=== Passage cité ===
++++++

On voit combien Montesquieu se trompait
de réserver à la monarchie le ressort
moral de l'honneur et à la démocratie
celui de la vertu: une démocratie peut
se déshonorer, elle aussi, mais
l'offense à la dignité d'un Etat de ce
type n'est plus un insulte à la noblesse
de son sang, mais le résultat de la
décérébration soudaine de l'offensé,
parce que le pouvoir populaire manque
des ressources de l'aristocratie pour
jeter son gant à la figure de
l'offenseur. On ne peut dire à tout un
peuple: "Rodrigue, as-tu du cœur?" Du
coup, l'offensé tombe dans le ridicule
désarmé et ce ridicule-là est une forme
d'abêtissement. On vide son cerveau afin
de se cacher à soi-même l'humiliation
qu'on a subie, on se réfugie dans la
sottise afin de se cacher sa honte.
Mais il va beaucoup plus loin, le
comique des peuples qui ont perdu leur
fierté et dont les gouvernants ont
renoncé à relever le gant, faute d'épée
au côté: leur presse nationale se garde
bien, en l'espèce, d'avouer que le péché
de blasphème, de sacrilège et de
profanation à l'égard de Washington
répond aux règles classiques de
l'auto-culpabilisation religieuse. Sous
le pieux aiguillon de leur maître
étranger, les croyants se sentent
coupables de désobéissance larvée. Ce
protocole s'inscrit en filigrane dans
les clauses acceptées des peuples
portant livrée. Comme il est rappelé
plus haut, on remarquera que l'Italie,
l'Espagne et le Portugal ayant reçu au
même instant un ordre déshonorant, tous
trois l'ont exécuté au péril de la vie
du Président Morales, dont l'appareil se
trouvait quasiment en panne de kérosène
à quelques kilomètres seulement du ciel
français.
Ces circonstances permettent
d'approfondir l'analyse anthropologique
de la politique et de la conduire
jusqu'à une psychanalyse de
l'inconscient qui régit le sacré. Car le
sacrifice est à la fois une expression
de la repentance du fidèle et le
paiement du tribut réparateur qu'il doit
acquitter. La victime tuée sur l'autel
paie le prix du blasphème consubstantiel
aux notions mêmes de croyance et de
péché: le dieu est courroucé, il s'agit
de l'apaiser par l'immolation d'un bouc
émissaire. On voit comment les
décadences mettent les secrets des
décérébrations nationales entre les
mains des chirurgiens de la théologie.
4 - Un exemple de
rapetissement mental
Comme le Général de Gaulle l'avait
prédit, les Etats asservis à l'OTAN ne
sont plus seulement des supplétifs
muets, mais des otages de leur foi dont
la sujétion permet de conjoindre
l'analyse politique et celle de la
fonction de bouc émissaire dans une
anthropologie commune à l'histoire et au
sacré. On sait que le quartier général
des forces américaines stationnées à
perpétuité en Europe campe à Mons en
Belgique depuis un demi-siècle et que
les gouvernements des nations de
l'Europe asservie ne rappellent jamais à
leur population que leur pays se trouve
placé, même en temps de paix, sous le
commandement direct et exclusif d'un
César lointain. Du coup, c'est à tout
moment que l'Amérique peut sonner le
tocsin et crier à tous ses otages:
"Branle-bas de combat, nous sommes
attaqués par les Martiens."

++++++

=== Données fournies ===
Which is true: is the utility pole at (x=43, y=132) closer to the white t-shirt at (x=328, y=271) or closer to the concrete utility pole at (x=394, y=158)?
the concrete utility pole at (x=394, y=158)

++++++

=== Travail demandé ===
1 - Selon le passage cité, pourquoi l'offense faite à une démocratie mène-t-elle à la « décérébration soudaine de l'offensé » ? Répondez en une à trois phrases.
2 - Poursuivez le passage cité sur l'asservissement des États européens à l'OTAN, à partir de sa dernière phrase.
La liste fournie ne sert à rien pour ce travail.

=== Réponses successives ===
1 - Le pouvoir populaire ne dispose pas des ressources de l'aristocratie pour « jeter son gant à la figure de l'offenseur », et l'on ne peut pas dire à tout un peuple « Rodrigue, as-tu du cœur ? ». L'offensé tombe donc dans un ridicule désarmé. Il se vide le cerveau pour se cacher l'humiliation subie et se réfugie dans la sottise pour se cacher sa honte.

2 -
Pis que cela, les Etats-Unis brandissent
maintenant le drapeau du salut du monde
au seul bénéfice de leurs calculs de
politique intérieure. On savait depuis
des millénaires que le glaive du
vainqueur grave les jours et les nuits
de sa victoire dans le train quotidien
de l'histoire du monde. On sait
maintenant que l'oubli de la loi du plus
fort démontre le rapetissement de la
boîte osseuse des vaincus.
C'est pourquoi la France et l'Europe
cachent soigneusement à leur population
le ratatinement accéléré du cubage
cérébral des Etats. L'Elysée, Rome,
Madrid et Lisbonne ont commencé par nier
les faits ce qui, par une nouvelle
erreur de jugement, exagérait le degré
de sottise présupposé des citoyens aux
yeux de leurs gouvernants.
Puis un
second communiqué, non moins officiel
que le premier a déclaré: "La France
s'excuse auprès du Président Morales du
retard apporté à la confirmation de
l'autorisation de survoler son
territoire", ce qui signifie que
cette autorisation avait bel et bien été
accordée le mardi matin au Président
Morales, mais qu'elle avait soudainement
besoin, le lendemain, d'une confirmation
inexplicable.
Puis un
troisième communiqué officiel, aussi
irraisonné que les deux précédents est
tombé de la bouche même du Président
Hollande: "Nous avons eu des
renseignements contradictoires
concernant l'identité des passagers.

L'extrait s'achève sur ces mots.